Objective: While most patients with COVID-19-induced olfactory dysfunction (OD) recover spontaneously, those with persistent OD face significant physical and psychological sequelae. ChatGPT, an artificial intelligence chatbot, has grown as a tool for patient education. This study seeks to evaluate the quality of ChatGPT-generated responses for COVID-19 OD.
Study design: Quantitative observational study.
Setting: Publicly available online website.
Methods: ChatGPT (GPT-4) was queried 4 times with 30 identical questions. Prior to questioning, Chat-GPT was "prompted" to respond (1) to a patient, (2) to an eighth grader, (3) with references, and (4) no prompt. Answer accuracy was independently scored by 4 rhinologists using the Global Quality Score (GCS, range: 1-5). Proportions of responses at incremental score thresholds were compared using χ2 analysis. Flesch-Kincaid grade level was calculated for each answer. Relationship between prompt type and grade level was assessed via analysis of variance.
Results: Across all graded responses (n = 480), 364 responses (75.8%) were "at least good" (GCS ≥ 4). Proportions of responses that were "at least good" (P < .0001) or "excellent" (GCS = 5) (P < .0001) differed by prompt; "at least moderate" (GCS ≥ 3) responses did not (P = .687). Eighth-grade level (14.06 ± 2.3) and patient-friendly (14.33 ± 2.0) responses were significantly lower mean grade level than no prompting (P < .0001).

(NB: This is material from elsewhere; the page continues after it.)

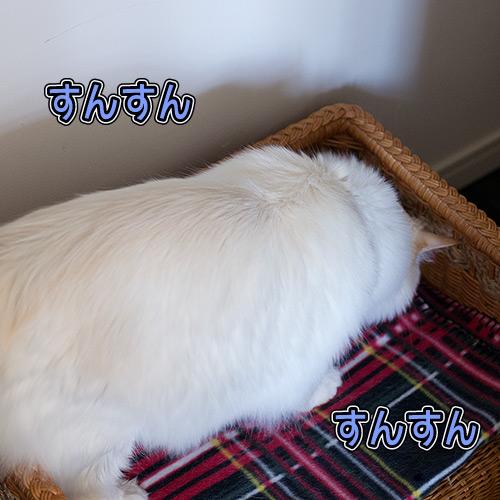 20120704_4.jpg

Conclusion: ChatGPT provides appropriate answers to most questions on COVID-19 OD regardless of prompting. However, prompting influences response quality and grade level. ChatGPT responds at grade levels above accepted recommendations for presenting medical information to patients. Currently, ChatGPT offers significant potential for patient education as an adjunct to the conventional patient-physician relationship.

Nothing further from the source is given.